This is big, these algorithms are useful for a ton of things (and can get very expensive in big sets)
The Osmand/Organic Maps devs know about this?
It’s not that useful for them. This is for calculating the shortest path from a single source to all other vertices in the graph, but for route finding you only need to know a single path.
Very cool! Looks like the paper is here: https://arxiv.org/abs/2504.17033
We care about your data, and we’d like to use cookies to give you a smooth browsing experience. Please agree and read more about our privacy policy.
At least they’re not hiding the fact that couldn’t care less about your privacy, and only care about your data. At least that…
This is awesome! I’m reading through their paper right now, and might try to implement it to see how it works in practice.
In case anyone’s curious, still working on it. It’s not as simple as something like Dijkstra’s algorithm.

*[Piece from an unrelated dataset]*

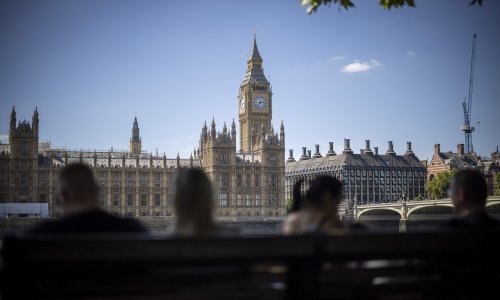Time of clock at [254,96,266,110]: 2:35
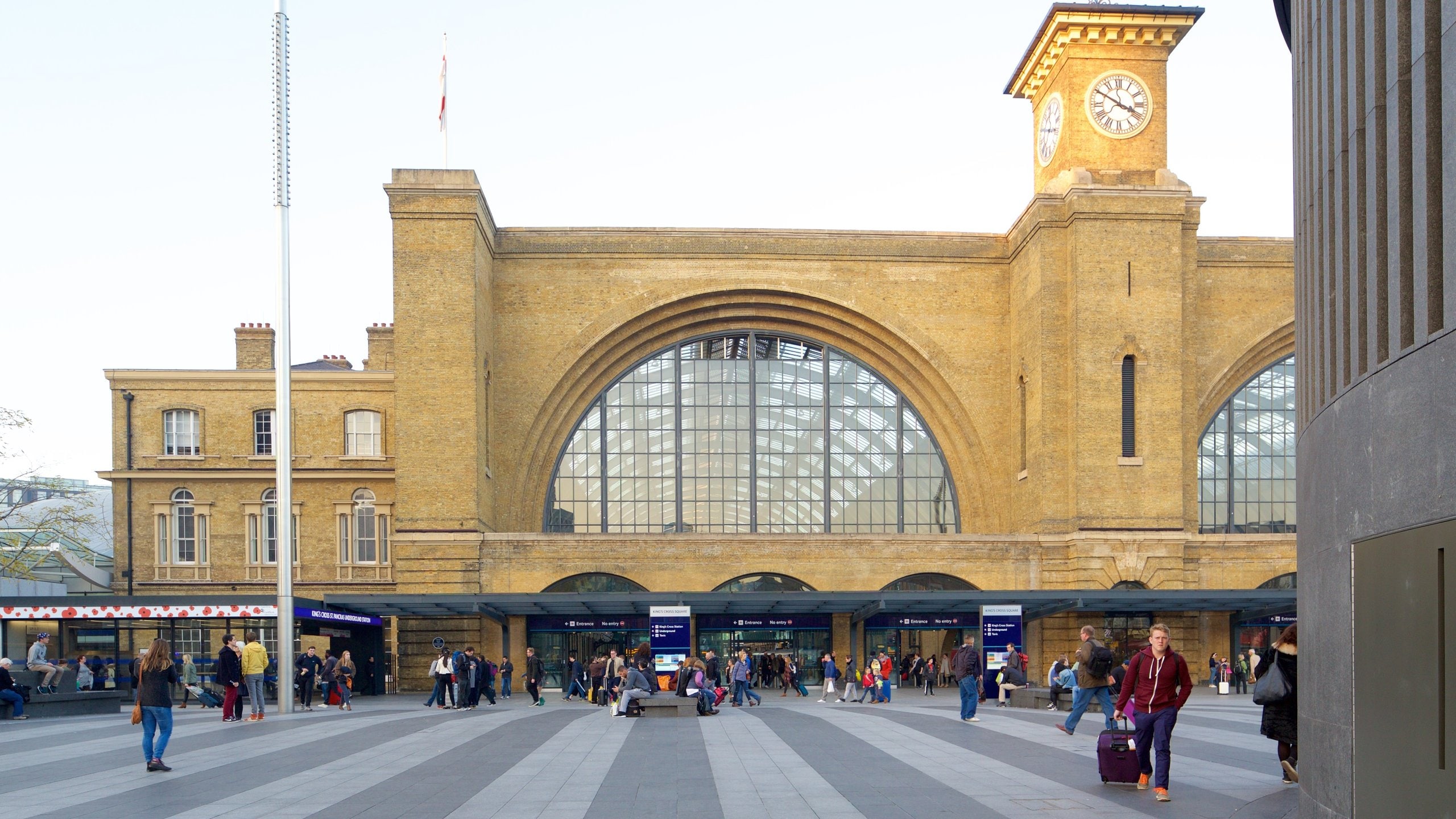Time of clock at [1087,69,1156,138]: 3:50
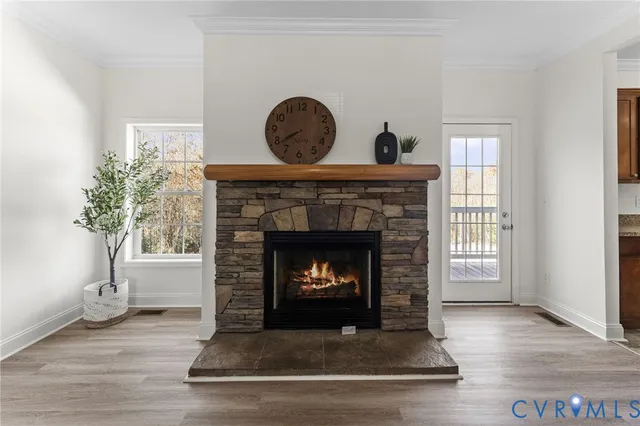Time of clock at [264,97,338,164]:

What’s really interesting is the requirement that it seems to place on the graph itself. From what I can tell, the graph it wants to use is a graph where each node has a maximum in-degree of 2 and maximum out-degree of 2, with a total degree of no greater than 3. A traditional di-graph can be converted to this format by splitting each node into a strongly connected cycle of nodes, with each node in the cycle containing the in-edge and out-edge needed to maintain that cycle (with weights of 0) plus one of the previous edges.
Theorerically, this invariant can be held by the graph data structure itself by adding nodes as needed when adding edges. That’s what my implementation is doing to avoid having the cost of converting the graph each time you run the algorithm. In this case, one of these node cycles represents your higher level concept of a node (which I’m calling a node group).
The block-based list is also interesting, and I’ve been having trouble converting it to a data structure in code. I’m still working through the paper though, so hopefully that isn’t too bad to get done.
Guess I’ll post another update. The block-based data structure makes no sense to me. At some point it claims that looking up a pair in the data structure is
O(1)
:To delete the key/value pair ⟨a,b⟩, we remove it directly from the linked list, which can be done in O(1) time.
This has me very confused. First, it doesn’t explain how to find which linked list to remove it from (every block is a linked list, and there are many blocks). You can binary search for the blocks that can contain the value and search them in order based on their upper bounds, but that’d be
O(M * |D_0|)
just to search the non-bulk-prepended values.Second, it feels like in general the data structure is described primarily from a theoretical perspective. Linked lists here are only solid in theory, but from a practical standpoint, it’s better to initialize each block as a preallocated array (vector) of size M. Also, it’s not clear if each block’s elements should be sorted by key within the block itself, but it would make the most sense to do that in my opinion, cutting the split operation from
O(M)
toO(1)
, and it’d answer howPULL()
returns “the smallest M values”.Anyway, it’s possible also that the language of the paper is just beyond me.
I like the divide-and-conquer approach, but the paper itself is difficult to implement in my opinion.
Super interesting; I wonder whether the fraction of nodes that need to be represented by cycles eats into the performance benefit vs. other approaches.
This might be a stupid question but I have just some limited experience with sorting algorithms and was wondering something: could some algorithm like this be improved specifically for multi-threaded processing? I mean, an algorithm that is generally NOT the best option with a single thread, become better than other algorithms when it can delegate part of the work to different threads?
Perhaps something that runs the same algorithm on several threads, each starting at a different point of the map, but sharing their findings with the other threads?
Algorithms can be designed for multithreading yes. Divide and conquer algorithms, like this one, break the problem into independent chunks, and a map reduce on that work can force it to be done across multiple threads.
The real question is whether you gain anything from it. Creating a thread and sending data back and forth has a cost as well, and it’s usually a pretty big one relative to the work being done.